▸ **Exercise brief**: Count the lines in the rows below that contain the string "match". Reply with that number only.

+++ Data entries

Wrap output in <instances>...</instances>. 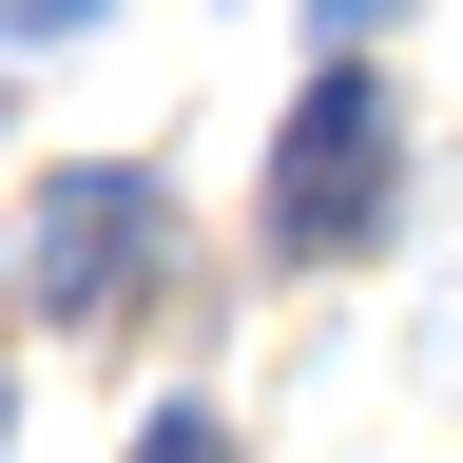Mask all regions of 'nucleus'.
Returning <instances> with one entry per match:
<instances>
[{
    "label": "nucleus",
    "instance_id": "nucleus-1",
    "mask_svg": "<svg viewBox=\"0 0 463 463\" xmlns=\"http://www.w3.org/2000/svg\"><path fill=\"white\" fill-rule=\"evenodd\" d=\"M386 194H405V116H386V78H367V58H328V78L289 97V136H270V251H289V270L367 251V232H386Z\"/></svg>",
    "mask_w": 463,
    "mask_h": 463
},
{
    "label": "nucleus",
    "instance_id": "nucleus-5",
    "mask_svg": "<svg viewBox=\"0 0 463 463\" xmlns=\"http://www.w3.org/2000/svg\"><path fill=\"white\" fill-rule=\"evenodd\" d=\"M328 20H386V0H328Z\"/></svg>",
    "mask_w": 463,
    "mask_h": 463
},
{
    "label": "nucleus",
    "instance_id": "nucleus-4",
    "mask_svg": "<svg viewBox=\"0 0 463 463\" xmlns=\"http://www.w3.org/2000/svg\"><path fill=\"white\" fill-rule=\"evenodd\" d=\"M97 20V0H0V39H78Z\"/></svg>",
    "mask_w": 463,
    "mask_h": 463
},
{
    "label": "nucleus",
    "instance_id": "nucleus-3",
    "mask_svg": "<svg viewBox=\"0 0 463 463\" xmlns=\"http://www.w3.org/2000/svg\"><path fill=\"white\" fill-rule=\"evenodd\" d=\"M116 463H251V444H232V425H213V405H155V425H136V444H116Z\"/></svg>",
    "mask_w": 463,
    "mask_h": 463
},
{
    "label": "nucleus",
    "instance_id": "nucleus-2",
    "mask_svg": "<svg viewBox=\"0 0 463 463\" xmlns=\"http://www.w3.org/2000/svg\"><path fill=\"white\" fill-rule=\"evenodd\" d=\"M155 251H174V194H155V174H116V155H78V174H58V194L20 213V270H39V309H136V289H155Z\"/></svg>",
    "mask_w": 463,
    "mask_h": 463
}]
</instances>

++++++
+++ Data entries

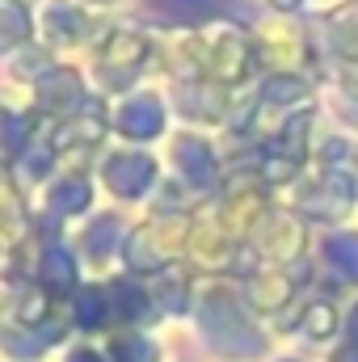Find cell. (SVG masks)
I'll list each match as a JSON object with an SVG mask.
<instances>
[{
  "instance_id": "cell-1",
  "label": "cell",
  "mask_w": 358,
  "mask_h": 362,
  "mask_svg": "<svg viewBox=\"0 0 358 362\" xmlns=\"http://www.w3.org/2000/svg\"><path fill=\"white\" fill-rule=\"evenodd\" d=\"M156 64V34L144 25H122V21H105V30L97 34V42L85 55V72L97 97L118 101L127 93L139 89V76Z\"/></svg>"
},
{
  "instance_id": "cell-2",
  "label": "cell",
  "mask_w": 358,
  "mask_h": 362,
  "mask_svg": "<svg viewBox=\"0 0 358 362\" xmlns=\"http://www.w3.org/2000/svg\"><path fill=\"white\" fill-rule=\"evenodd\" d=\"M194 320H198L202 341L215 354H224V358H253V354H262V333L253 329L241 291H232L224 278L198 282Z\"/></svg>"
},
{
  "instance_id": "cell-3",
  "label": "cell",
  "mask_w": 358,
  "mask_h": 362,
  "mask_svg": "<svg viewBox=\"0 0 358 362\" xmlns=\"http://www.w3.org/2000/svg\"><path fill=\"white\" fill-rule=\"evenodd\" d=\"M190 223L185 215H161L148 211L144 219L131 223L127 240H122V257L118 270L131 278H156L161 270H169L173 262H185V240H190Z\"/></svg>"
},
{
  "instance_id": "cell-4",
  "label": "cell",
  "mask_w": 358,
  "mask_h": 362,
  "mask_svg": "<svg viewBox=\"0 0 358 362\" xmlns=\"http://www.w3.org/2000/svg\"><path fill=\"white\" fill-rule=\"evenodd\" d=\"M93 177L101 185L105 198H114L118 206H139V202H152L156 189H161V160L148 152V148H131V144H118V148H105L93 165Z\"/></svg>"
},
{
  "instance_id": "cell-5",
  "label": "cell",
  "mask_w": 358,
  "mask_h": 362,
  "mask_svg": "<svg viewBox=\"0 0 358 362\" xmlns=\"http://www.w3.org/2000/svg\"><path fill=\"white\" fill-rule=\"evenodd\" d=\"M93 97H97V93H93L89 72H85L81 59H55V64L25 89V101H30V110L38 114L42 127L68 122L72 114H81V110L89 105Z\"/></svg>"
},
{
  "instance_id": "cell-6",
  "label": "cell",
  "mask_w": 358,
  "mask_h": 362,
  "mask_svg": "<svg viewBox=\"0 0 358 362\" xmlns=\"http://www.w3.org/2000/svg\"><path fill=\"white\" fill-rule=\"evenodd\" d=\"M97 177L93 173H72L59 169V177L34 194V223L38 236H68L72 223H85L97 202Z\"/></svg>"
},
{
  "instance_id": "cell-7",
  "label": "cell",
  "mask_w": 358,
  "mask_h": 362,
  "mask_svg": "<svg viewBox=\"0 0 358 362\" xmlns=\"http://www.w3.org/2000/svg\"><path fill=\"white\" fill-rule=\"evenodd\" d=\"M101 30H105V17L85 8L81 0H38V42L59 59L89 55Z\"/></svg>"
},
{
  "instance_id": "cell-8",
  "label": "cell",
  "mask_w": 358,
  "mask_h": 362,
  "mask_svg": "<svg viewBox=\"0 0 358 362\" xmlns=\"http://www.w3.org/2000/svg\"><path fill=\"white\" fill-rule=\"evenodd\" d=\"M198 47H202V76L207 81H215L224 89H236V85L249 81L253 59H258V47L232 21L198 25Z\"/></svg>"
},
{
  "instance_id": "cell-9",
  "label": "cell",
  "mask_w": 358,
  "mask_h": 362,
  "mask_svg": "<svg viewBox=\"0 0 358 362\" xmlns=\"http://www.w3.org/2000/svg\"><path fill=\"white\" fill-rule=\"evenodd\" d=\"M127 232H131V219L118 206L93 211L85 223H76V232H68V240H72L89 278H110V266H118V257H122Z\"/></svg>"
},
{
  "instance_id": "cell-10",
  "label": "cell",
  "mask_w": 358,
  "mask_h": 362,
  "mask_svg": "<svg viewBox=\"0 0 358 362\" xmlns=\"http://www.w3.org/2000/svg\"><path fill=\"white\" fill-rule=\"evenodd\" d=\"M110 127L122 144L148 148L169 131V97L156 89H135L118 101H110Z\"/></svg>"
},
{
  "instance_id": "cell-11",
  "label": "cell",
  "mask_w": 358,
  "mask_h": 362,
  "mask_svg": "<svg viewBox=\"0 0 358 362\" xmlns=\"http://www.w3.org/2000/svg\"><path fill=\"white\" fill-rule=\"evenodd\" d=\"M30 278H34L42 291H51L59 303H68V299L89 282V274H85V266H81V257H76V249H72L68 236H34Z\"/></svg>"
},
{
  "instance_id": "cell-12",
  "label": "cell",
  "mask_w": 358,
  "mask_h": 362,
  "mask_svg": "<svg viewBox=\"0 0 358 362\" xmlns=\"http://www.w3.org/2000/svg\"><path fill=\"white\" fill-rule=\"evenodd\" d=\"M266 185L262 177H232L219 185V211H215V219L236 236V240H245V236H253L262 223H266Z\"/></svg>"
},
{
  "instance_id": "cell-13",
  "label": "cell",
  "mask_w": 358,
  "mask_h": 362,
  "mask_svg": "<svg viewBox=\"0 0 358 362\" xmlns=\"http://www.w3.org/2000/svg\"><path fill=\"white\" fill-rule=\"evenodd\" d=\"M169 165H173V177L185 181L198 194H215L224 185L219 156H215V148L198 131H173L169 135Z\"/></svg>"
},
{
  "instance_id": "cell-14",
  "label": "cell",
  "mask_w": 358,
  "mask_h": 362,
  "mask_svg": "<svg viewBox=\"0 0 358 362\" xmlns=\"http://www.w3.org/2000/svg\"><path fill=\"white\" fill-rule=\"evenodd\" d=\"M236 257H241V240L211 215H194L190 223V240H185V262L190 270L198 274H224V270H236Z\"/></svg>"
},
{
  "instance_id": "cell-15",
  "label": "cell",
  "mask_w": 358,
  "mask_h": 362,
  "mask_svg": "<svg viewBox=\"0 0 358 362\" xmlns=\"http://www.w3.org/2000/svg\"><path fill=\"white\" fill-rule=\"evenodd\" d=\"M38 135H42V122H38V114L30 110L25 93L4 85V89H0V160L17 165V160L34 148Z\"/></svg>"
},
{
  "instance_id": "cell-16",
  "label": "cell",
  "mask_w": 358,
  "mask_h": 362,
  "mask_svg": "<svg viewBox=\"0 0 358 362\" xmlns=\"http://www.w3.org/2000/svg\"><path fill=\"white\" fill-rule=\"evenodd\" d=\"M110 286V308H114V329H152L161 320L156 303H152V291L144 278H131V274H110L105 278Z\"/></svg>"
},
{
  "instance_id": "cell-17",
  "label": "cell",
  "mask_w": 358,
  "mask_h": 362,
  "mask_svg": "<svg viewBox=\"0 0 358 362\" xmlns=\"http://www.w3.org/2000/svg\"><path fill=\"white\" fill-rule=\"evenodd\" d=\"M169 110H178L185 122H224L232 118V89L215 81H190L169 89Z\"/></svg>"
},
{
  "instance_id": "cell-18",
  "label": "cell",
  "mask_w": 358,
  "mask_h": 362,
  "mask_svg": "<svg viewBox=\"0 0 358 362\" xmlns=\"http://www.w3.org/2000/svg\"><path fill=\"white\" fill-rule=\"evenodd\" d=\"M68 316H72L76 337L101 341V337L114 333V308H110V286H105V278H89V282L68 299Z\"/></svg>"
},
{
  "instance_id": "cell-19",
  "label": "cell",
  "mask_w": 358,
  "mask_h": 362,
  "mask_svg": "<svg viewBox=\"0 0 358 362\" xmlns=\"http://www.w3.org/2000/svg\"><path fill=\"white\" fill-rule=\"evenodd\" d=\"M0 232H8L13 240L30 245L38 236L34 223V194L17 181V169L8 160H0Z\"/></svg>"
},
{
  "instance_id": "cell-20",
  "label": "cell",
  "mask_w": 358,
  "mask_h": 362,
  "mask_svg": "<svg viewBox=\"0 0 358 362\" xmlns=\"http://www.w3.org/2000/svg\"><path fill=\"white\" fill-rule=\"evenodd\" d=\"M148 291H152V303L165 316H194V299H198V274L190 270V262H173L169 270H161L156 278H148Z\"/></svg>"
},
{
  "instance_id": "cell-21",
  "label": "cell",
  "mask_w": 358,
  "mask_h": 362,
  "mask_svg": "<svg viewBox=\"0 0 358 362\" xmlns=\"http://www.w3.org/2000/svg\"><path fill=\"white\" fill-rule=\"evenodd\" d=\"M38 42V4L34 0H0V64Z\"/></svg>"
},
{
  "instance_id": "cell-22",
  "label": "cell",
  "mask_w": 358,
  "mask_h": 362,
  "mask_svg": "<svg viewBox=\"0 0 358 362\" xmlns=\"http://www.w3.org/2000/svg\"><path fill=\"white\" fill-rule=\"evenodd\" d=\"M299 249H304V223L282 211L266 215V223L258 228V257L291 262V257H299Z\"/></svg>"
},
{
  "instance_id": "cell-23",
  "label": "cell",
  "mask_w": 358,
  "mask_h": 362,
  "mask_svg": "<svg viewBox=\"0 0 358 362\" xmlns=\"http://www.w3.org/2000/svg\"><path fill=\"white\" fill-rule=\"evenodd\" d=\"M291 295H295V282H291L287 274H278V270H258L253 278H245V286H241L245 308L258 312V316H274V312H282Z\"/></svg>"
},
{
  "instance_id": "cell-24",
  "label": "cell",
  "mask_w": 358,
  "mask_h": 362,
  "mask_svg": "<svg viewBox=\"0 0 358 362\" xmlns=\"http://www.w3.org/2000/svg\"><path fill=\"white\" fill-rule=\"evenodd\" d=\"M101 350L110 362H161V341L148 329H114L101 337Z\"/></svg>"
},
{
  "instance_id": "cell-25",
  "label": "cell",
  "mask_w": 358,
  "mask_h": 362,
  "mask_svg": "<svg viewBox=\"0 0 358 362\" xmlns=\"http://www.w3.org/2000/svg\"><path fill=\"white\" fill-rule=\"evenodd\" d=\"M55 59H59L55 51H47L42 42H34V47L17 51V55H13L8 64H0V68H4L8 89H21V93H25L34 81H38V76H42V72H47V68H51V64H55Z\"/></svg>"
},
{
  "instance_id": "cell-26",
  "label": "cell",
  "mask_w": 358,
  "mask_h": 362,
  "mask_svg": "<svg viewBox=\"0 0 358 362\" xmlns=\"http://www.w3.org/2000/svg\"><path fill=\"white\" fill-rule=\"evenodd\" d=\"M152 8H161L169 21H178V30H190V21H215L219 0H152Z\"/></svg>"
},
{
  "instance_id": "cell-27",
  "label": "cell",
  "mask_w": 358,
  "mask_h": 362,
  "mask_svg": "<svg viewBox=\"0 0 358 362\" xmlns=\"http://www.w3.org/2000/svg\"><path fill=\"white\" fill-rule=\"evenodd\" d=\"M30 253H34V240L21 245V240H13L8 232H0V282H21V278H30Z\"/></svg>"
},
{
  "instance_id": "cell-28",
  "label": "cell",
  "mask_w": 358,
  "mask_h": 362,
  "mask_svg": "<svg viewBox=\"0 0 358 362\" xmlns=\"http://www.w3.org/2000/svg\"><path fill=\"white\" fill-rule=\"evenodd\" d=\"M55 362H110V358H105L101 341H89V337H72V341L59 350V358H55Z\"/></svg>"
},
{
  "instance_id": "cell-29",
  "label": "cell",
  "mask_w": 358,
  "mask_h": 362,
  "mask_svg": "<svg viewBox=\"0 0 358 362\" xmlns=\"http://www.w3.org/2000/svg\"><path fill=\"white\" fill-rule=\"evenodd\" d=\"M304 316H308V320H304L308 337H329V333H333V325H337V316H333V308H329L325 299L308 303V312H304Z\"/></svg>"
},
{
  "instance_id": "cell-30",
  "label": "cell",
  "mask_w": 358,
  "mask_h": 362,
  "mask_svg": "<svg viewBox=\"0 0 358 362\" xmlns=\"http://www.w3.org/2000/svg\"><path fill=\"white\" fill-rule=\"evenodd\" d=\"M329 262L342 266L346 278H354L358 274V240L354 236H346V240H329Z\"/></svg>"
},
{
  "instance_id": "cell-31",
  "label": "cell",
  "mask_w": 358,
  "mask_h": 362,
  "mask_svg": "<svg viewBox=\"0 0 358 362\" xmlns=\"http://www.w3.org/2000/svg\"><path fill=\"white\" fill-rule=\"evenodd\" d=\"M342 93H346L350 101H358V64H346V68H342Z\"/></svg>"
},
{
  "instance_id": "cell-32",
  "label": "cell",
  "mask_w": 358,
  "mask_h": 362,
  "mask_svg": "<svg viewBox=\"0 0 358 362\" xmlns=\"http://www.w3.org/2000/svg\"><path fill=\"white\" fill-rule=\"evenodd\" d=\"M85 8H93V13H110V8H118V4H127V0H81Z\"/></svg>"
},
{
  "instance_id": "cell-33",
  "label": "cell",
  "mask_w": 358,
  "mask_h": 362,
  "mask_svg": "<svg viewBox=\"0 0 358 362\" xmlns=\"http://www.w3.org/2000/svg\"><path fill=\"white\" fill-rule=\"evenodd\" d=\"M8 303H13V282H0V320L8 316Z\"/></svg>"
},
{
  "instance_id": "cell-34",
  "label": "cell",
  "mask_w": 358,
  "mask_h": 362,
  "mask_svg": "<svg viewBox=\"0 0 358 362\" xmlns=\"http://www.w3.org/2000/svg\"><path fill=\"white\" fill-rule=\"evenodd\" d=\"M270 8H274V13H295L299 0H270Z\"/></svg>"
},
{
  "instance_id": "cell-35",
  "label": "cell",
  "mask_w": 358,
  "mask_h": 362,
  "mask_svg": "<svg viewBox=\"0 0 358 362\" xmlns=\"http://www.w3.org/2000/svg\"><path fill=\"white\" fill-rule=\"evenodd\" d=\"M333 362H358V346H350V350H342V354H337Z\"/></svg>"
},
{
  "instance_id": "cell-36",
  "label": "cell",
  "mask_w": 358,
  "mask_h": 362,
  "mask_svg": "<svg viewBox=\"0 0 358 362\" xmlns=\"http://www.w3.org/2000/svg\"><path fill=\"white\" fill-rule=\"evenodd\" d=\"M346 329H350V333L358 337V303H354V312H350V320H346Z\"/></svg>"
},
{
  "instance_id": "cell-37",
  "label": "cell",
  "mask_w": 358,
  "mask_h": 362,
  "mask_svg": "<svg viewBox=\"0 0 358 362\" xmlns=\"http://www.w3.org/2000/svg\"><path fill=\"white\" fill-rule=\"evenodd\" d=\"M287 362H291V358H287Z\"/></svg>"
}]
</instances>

++++++

▸ **Exercise output**: 2